The main strands of the story are: the development of a simple and efficient photovoltaic cell by a California high school student, under the shadow of desperate oil and power companies and harassing FBI agents; the spread in the Northwest of a mass, grass-roots party, the Survivalists, who at first advocate mainly ecological sanity and energy self-sufficiency, but soon espouse economic decentralization, workers’ control, local autonomy, and an end of weapons production; and a sharpening conflict through the early 1980s between the Survivalist Northwest and an increasingly bankrupt, militarized, and repressive United States, climaxing in secession at a moment when American troops are tied down by insurgencies in Brazil and Saudi Arabia.

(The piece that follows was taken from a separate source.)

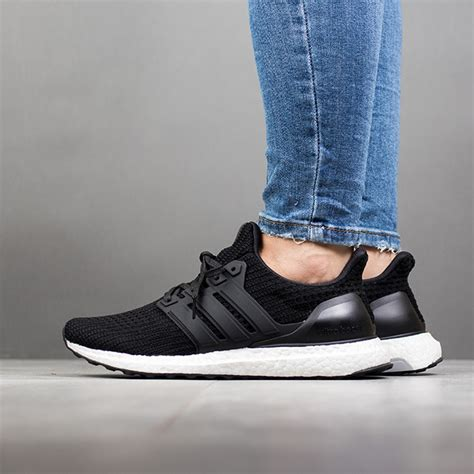 Adidas List Black s shoes sneakers adidas ultraboost 4 0 quot black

The book’s political center of gravity is the progress of the Survivalist Party. A bunch of friends, mostly Bay Area professionals, are galvanized by the continuing corporate and governmental assault on common sense, public safety, and the environment. From a loosely knit study group, they become an action group, cooperating with local struggles, forming a net work of community, labor, religious, and academic people, issuing reports and back ground papers, speaking in neighborhoods and over cable television. As popular participation grows and the Northwest is menaced by a national government in thrall to the energy, auto, and defense industries, the party becomes a mass movement.
It’s an enormously exciting and hopeful movement. The Survivalist program touches all the right bases—socialist, feminist, libertarian, ecological. Internally, the party is democratic and nonhierarchical. And in the series of cable broadcasts in which the emerging Survivalist/Ecotopian vision is elaborated, Callenbach provides a model of persuasive, responsible, nondemagogic radical propaganda.